* TEXT SECTION
________________________
Breaking and Entering – review (10/10)


Julliette Binoche and new talent Rafi Gavron in Breaking and Entering

OK: UK 1 – Denmark 1

Here is film number 3 entering the list of films with top ratings, one you simply have to see:

Breaking and Entering
[rating:5/5]

That was the short version.
If you want the longer version, including reading how it was to attend a Q&A with Anthony Minghella, director of this film and of films like Cold Mountain, The Talented Mr. Ripley and the fantastic The English Patient, how incredibly inspiring it was for me to hear him talk about his work, and why I loved this film so much – well you know the drill. Clicketyclick.

Oh just one funny coincidence, both After the Wedding (Denmark) and Breaking and Entering (UK) have Sigur Ros on their soundtrack. Both beautiful songs, and both suiting so well into the atmosphere of both films. Of course you all know that the magical song in The Girl In The Cafe is by Sigur Ros too. If not – go and do your homework. Tssk.
________________________
* EXCERPTED RECORDS
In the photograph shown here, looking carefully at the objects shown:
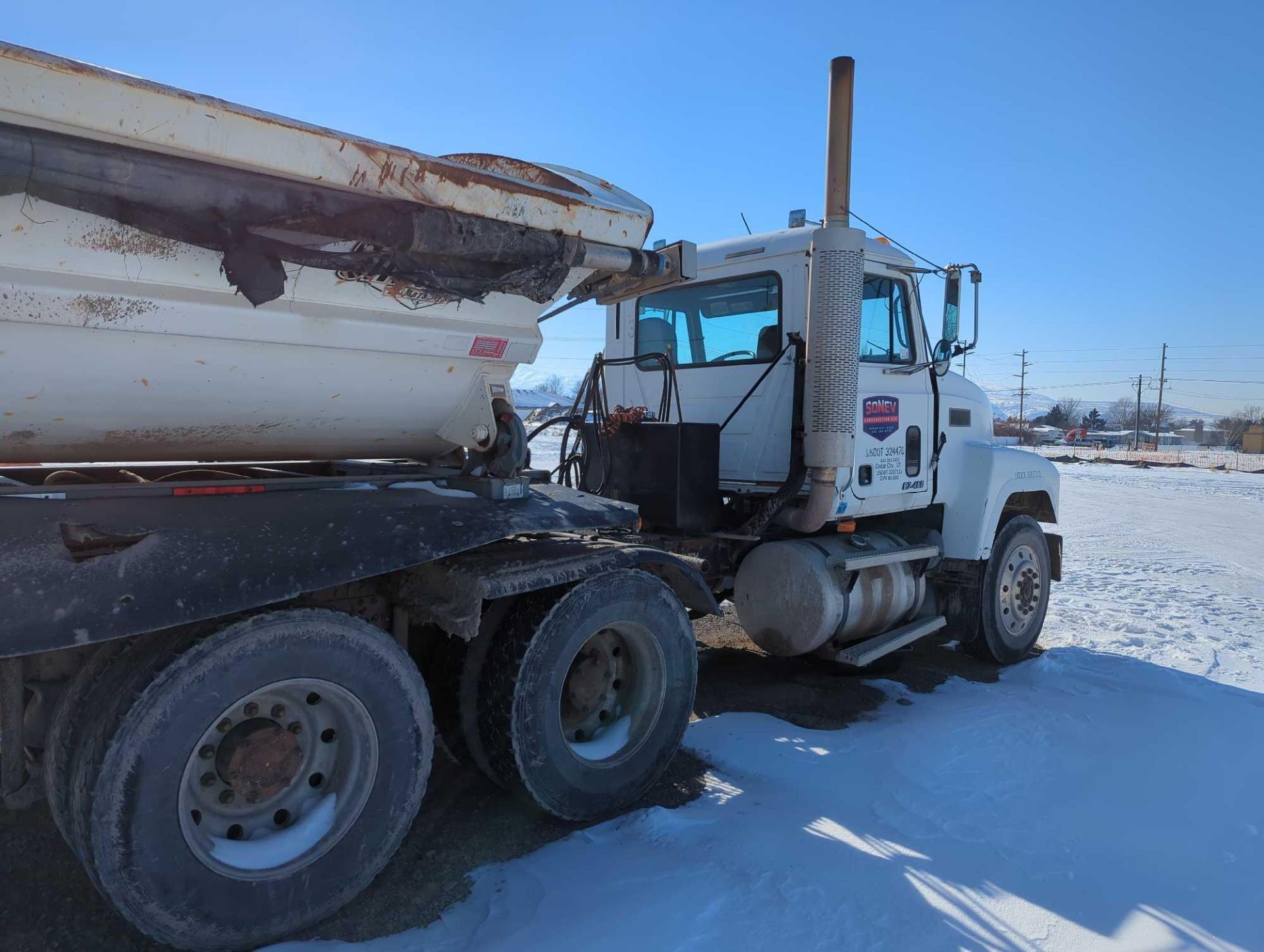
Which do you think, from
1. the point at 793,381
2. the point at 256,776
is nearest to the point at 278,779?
the point at 256,776

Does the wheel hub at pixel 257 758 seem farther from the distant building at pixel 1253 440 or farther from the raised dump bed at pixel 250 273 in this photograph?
the distant building at pixel 1253 440

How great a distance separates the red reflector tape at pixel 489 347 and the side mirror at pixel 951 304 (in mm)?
3637

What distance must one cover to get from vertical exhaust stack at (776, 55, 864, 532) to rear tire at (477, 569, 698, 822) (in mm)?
1577

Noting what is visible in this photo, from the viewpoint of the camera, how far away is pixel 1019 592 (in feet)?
21.7

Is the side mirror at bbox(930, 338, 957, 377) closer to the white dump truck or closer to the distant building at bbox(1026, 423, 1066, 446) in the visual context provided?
the white dump truck

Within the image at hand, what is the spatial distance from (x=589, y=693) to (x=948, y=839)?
1639 millimetres

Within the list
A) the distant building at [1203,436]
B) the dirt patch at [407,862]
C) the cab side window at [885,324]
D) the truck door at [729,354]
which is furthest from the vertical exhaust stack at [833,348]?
the distant building at [1203,436]

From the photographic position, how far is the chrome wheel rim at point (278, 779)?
2.55m

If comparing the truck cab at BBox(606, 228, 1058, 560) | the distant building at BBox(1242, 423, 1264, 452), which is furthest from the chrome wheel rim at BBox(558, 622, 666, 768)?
the distant building at BBox(1242, 423, 1264, 452)

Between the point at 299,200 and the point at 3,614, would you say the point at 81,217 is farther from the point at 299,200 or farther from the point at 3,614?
the point at 3,614

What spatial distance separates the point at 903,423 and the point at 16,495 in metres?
4.99

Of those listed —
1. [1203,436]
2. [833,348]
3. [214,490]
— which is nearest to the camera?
[214,490]

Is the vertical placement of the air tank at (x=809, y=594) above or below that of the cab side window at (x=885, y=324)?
below

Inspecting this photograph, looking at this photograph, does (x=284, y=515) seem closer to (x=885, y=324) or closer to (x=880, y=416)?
(x=880, y=416)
________________________
* EXERCISE INSTRUCTIONS
1. Say whether each statement agrees with the Breaking and Entering review: (a) the review rates Breaking and Entering 5/5; (b) the review names Anthony Minghella as director of Cold Mountain; (c) the review says Sigur Ros is on the soundtrack of After the Wedding but not on that of Breaking and Entering. Answer each with yes or no and the text's deciding words, quoted exactly.
2. Print the Breaking and Entering review from "That was the" to "your homework. Tssk.", copied exactly.

* RESULTS
1.
(a) Yes: "[rating:5/5]"
(b) Yes: "Anthony Minghella, director of this film and of films like Cold Mountain"
(c) No: "both After the Wedding (Denmark) and Breaking and Entering (UK) have Sigur Ros on their soundtrack"

2.
That was the short version.
If you want the longer version, including reading how it was to attend a Q&A with Anthony Minghella, director of this film and of films like Cold Mountain, The Talented Mr. Ripley and the fantastic The English Patient, how incredibly inspiring it was for me to hear him talk about his work, and why I loved this film so much – well you know the drill. Clicketyclick.

Oh just one funny coincidence, both After the Wedding (Denmark) and Breaking and Entering (UK) have Sigur Ros on their soundtrack. Both beautiful songs, and both suiting so well into the atmosphere of both films. Of course you all know that the magical song in The Girl In The Cafe is by Sigur Ros too. If not – go and do your homework. Tssk.